Stored items:

──────────

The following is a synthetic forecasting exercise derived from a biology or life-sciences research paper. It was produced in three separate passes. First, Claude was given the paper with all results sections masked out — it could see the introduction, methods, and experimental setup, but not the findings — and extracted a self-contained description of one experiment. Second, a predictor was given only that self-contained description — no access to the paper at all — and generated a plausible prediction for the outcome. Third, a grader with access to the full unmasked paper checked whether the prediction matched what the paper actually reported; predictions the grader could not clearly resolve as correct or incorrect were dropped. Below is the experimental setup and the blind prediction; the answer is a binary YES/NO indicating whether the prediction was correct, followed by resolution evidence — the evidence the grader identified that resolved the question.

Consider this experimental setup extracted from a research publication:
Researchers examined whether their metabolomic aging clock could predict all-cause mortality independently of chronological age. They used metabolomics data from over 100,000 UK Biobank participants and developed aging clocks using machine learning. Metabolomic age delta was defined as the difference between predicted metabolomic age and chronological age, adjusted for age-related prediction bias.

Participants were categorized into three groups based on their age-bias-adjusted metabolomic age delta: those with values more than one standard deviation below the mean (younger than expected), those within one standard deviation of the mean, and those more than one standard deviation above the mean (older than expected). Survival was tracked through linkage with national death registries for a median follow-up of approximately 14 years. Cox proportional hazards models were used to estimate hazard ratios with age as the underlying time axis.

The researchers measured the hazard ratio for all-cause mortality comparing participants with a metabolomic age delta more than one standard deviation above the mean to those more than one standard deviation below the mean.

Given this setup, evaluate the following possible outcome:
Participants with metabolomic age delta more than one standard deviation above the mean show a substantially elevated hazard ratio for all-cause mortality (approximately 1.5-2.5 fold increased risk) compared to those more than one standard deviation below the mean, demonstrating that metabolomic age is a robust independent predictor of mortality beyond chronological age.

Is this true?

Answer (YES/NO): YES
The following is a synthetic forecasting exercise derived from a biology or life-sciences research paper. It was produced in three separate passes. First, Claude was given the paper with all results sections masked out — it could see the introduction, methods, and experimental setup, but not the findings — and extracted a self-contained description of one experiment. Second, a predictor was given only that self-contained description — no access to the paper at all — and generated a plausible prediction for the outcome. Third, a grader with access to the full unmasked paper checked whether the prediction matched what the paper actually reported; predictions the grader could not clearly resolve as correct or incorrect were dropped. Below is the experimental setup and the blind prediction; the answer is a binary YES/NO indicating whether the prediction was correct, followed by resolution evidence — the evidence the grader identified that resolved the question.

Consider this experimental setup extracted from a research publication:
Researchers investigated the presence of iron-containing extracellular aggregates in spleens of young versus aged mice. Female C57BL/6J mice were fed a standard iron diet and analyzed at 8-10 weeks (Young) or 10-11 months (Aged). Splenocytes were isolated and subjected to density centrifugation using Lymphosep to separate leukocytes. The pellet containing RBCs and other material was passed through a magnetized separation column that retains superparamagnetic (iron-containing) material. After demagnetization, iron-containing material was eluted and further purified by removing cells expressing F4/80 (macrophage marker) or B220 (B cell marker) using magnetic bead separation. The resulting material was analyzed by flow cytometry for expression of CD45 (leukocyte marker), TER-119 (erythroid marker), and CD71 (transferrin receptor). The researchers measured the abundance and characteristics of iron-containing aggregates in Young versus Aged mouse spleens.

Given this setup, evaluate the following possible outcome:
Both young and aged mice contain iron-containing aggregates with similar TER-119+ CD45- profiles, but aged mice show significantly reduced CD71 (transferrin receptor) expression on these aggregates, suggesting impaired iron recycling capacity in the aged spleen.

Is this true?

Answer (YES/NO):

──────────

Each record above is to be written out again exactly.

:: Response to the task ::
The following is a synthetic forecasting exercise derived from a biology or life-sciences research paper. It was produced in three separate passes. First, Claude was given the paper with all results sections masked out — it could see the introduction, methods, and experimental setup, but not the findings — and extracted a self-contained description of one experiment. Second, a predictor was given only that self-contained description — no access to the paper at all — and generated a plausible prediction for the outcome. Third, a grader with access to the full unmasked paper checked whether the prediction matched what the paper actually reported; predictions the grader could not clearly resolve as correct or incorrect were dropped. Below is the experimental setup and the blind prediction; the answer is a binary YES/NO indicating whether the prediction was correct, followed by resolution evidence — the evidence the grader identified that resolved the question.

Consider this experimental setup extracted from a research publication:
Researchers examined whether their metabolomic aging clock could predict all-cause mortality independently of chronological age. They used metabolomics data from over 100,000 UK Biobank participants and developed aging clocks using machine learning. Metabolomic age delta was defined as the difference between predicted metabolomic age and chronological age, adjusted for age-related prediction bias.

Participants were categorized into three groups based on their age-bias-adjusted metabolomic age delta: those with values more than one standard deviation below the mean (younger than expected), those within one standard deviation of the mean, and those more than one standard deviation above the mean (older than expected). Survival was tracked through linkage with national death registries for a median follow-up of approximately 14 years. Cox proportional hazards models were used to estimate hazard ratios with age as the underlying time axis.

The researchers measured the hazard ratio for all-cause mortality comparing participants with a metabolomic age delta more than one standard deviation above the mean to those more than one standard deviation below the mean.

Given this setup, evaluate the following possible outcome:
Participants with metabolomic age delta more than one standard deviation above the mean show a substantially elevated hazard ratio for all-cause mortality (approximately 1.5-2.5 fold increased risk) compared to those more than one standard deviation below the mean, demonstrating that metabolomic age is a robust independent predictor of mortality beyond chronological age.

Is this true?

Answer (YES/NO): YES
The following is a synthetic forecasting exercise derived from a biology or life-sciences research paper. It was produced in three separate passes. First, Claude was given the paper with all results sections masked out — it could see the introduction, methods, and experimental setup, but not the findings — and extracted a self-contained description of one experiment. Second, a predictor was given only that self-contained description — no access to the paper at all — and generated a plausible prediction for the outcome. Third, a grader with access to the full unmasked paper checked whether the prediction matched what the paper actually reported; predictions the grader could not clearly resolve as correct or incorrect were dropped. Below is the experimental setup and the blind prediction; the answer is a binary YES/NO indicating whether the prediction was correct, followed by resolution evidence — the evidence the grader identified that resolved the question.

Consider this experimental setup extracted from a research publication:
Researchers investigated the presence of iron-containing extracellular aggregates in spleens of young versus aged mice. Female C57BL/6J mice were fed a standard iron diet and analyzed at 8-10 weeks (Young) or 10-11 months (Aged). Splenocytes were isolated and subjected to density centrifugation using Lymphosep to separate leukocytes. The pellet containing RBCs and other material was passed through a magnetized separation column that retains superparamagnetic (iron-containing) material. After demagnetization, iron-containing material was eluted and further purified by removing cells expressing F4/80 (macrophage marker) or B220 (B cell marker) using magnetic bead separation. The resulting material was analyzed by flow cytometry for expression of CD45 (leukocyte marker), TER-119 (erythroid marker), and CD71 (transferrin receptor). The researchers measured the abundance and characteristics of iron-containing aggregates in Young versus Aged mouse spleens.

Given this setup, evaluate the following possible outcome:
Both young and aged mice contain iron-containing aggregates with similar TER-119+ CD45- profiles, but aged mice show significantly reduced CD71 (transferrin receptor) expression on these aggregates, suggesting impaired iron recycling capacity in the aged spleen.

Is this true?

Answer (YES/NO):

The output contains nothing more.